Finding the Extraordinary in the Everyday
I recently read Orbital by Samantha Harvey, and I can't stop thinking about it. It's not an action-packed space adventure—it's quiet, reflective, and beautifully written, focusing on the rhythms of life in orbit. Instead of high-stakes drama, it lingers on the small, ordinary moments that make up an astronaut's day: eating, exercising, fixing things, staring out the window at Earth. It captures something that feels both surreal and deeply human at the same time.
One of the things that stuck with me is how astronauts don't see borders from space. From orbit, there are no dividing lines, no countries—just beauty; oceans, clouds, and landmasses stretching endlessly into one another. The planet looks whole, fragile, and stunningly alive. It made me wonder about the things we think matter—borders, politics, the way we separate ourselves—they are all just things we've made up to divide us.

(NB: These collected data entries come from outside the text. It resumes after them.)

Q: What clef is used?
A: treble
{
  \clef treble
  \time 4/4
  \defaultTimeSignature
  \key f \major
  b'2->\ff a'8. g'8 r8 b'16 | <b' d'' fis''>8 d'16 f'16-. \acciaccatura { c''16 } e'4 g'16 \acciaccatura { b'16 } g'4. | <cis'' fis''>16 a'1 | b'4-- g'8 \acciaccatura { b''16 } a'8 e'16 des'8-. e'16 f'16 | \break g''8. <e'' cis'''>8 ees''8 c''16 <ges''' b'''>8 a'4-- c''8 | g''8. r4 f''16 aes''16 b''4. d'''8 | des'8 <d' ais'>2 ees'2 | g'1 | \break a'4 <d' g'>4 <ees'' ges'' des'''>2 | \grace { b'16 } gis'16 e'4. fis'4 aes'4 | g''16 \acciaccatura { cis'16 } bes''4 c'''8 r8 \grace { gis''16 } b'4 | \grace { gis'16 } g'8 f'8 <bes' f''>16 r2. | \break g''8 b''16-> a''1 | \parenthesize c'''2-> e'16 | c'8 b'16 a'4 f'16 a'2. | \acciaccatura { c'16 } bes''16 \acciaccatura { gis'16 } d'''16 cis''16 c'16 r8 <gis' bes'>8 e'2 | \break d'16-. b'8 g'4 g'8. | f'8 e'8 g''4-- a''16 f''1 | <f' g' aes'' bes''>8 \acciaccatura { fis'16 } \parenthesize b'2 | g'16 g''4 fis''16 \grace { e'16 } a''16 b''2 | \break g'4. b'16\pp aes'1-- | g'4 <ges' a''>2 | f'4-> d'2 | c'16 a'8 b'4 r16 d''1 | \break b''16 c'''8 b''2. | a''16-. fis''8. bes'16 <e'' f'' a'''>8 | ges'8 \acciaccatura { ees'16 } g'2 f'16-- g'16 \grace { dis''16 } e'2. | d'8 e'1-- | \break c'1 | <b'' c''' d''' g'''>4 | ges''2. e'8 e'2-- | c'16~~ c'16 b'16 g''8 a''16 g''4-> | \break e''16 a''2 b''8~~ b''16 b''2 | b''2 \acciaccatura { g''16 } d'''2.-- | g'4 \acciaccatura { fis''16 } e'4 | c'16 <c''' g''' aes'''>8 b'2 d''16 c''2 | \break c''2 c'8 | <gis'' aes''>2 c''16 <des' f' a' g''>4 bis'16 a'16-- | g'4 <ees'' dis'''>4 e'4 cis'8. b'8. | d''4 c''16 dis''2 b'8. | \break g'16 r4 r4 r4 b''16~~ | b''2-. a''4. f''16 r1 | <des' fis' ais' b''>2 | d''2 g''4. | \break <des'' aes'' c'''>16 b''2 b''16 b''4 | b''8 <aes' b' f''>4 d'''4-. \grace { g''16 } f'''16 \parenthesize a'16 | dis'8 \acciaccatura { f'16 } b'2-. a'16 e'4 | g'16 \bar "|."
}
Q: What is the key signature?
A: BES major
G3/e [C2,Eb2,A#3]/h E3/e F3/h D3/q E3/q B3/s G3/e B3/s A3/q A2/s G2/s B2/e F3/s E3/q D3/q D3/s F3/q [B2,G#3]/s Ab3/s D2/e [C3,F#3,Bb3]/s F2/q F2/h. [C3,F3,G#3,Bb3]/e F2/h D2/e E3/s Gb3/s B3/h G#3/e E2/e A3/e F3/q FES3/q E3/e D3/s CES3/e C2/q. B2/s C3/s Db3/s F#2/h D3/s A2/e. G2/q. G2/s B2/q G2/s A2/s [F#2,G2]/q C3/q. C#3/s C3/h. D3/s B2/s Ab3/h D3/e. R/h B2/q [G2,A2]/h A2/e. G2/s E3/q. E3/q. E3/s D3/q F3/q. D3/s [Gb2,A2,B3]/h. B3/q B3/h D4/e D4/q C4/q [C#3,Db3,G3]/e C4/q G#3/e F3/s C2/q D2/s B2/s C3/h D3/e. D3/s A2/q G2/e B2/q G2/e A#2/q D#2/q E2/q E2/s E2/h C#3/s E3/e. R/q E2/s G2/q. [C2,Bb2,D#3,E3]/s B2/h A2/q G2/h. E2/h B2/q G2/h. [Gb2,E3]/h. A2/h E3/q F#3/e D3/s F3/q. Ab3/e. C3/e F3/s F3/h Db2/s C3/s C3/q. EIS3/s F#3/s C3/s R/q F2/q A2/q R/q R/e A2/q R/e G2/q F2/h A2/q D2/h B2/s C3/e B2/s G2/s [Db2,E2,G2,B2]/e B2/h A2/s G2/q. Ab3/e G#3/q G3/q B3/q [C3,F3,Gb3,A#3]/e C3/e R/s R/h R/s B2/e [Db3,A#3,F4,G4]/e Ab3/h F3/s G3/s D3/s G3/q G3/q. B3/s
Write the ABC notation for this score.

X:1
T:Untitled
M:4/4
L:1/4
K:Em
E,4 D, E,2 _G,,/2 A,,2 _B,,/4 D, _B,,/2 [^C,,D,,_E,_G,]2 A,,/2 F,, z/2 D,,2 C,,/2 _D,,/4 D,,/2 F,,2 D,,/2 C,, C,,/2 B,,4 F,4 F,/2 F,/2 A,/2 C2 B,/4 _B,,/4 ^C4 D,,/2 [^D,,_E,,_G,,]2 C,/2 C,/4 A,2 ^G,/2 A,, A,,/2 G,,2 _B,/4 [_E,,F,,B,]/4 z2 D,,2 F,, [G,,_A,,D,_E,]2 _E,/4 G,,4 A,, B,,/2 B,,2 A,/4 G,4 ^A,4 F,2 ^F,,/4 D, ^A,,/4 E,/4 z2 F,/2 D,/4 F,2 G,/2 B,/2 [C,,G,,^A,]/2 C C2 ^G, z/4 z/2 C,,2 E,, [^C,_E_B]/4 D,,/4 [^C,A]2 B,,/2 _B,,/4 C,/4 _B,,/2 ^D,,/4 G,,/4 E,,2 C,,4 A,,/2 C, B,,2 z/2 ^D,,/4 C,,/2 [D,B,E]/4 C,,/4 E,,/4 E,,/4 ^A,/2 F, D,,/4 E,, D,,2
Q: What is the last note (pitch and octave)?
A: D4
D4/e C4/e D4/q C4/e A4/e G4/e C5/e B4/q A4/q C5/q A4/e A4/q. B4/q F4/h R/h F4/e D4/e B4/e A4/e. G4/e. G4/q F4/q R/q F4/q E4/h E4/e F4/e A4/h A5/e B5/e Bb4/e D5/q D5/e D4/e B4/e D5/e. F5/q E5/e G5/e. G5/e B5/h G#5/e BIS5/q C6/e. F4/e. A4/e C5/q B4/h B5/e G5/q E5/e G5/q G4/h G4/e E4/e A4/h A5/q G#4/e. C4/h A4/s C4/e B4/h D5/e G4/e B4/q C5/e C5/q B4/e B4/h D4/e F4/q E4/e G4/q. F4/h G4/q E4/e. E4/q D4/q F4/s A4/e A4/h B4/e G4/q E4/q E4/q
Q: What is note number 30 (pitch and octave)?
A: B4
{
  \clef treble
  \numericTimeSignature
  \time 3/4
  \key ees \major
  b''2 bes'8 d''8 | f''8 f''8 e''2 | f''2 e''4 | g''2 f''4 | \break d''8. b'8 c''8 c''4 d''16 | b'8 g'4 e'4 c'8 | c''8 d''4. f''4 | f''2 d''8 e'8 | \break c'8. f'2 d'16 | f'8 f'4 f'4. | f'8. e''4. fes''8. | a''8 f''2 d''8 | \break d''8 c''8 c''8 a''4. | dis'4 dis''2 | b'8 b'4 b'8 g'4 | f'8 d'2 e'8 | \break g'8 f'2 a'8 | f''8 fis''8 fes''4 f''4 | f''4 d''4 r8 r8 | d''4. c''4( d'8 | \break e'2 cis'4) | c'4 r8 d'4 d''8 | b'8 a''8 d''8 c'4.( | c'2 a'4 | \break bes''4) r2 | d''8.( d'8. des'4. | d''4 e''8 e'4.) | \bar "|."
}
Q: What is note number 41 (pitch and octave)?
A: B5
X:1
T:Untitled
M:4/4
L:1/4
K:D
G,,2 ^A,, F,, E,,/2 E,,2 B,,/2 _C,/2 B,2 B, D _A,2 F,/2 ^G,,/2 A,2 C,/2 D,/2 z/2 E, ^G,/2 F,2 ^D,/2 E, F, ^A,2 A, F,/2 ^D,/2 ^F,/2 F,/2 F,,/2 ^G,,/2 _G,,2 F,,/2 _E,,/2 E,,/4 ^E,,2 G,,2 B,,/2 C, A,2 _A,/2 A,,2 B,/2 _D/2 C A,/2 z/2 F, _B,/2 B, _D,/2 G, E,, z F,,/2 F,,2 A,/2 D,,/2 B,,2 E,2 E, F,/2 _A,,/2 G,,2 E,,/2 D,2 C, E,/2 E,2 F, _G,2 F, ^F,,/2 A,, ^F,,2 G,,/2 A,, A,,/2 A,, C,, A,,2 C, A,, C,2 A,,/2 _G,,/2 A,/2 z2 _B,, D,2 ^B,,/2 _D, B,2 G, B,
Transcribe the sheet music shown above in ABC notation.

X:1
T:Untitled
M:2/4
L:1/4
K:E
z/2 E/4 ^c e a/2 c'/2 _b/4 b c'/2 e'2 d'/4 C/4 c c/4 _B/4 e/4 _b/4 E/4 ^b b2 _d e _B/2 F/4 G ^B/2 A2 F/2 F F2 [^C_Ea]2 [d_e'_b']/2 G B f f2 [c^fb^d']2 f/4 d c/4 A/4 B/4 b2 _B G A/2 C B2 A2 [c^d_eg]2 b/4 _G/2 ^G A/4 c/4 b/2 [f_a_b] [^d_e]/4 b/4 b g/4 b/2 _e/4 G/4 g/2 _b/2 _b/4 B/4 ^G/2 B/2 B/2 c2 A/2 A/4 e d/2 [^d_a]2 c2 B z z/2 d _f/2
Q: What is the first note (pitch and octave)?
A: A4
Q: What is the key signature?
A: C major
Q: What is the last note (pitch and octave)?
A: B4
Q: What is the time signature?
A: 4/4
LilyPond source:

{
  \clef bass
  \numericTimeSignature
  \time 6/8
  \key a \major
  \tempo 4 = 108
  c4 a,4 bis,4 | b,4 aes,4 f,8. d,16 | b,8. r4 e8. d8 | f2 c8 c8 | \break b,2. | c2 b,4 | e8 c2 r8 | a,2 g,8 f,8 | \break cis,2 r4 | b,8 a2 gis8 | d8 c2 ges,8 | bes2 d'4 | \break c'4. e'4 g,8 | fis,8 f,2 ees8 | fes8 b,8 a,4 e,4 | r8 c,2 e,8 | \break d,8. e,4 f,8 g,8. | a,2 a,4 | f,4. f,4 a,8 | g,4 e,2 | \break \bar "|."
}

And yet, even in a place that strips away those divisions, astronauts still rely on structure. They circle the Earth 16 times a day, watching the sun rise and set on fast-forward, crossing entire continents in minutes. It should feel limitless, untethered—like drifting through a dream. But to live in it, they follow routine: cleaning filters, maintaining equipment, logging data, exercising. Sound familiar? That's what we do as humans—when faced with something vast and unknowable, we carve out familiarity. Even in space, life is measured in tasks, in rhythms, in the ordinary things that make the extraordinary feel like home.
One line from Orbital stuck with me: "You go to space to see the universe, but what you end up looking at is yourself." There's something about being so far away from Earth that forces astronauts to reflect on their place in it.
Reading Orbital had the same affect on me...
If even space can become routine, how often do we let the extraordinary slip into the background here on Earth? What would it take to see our world with the same sense of awe an astronaut feels when they look back at it from orbit?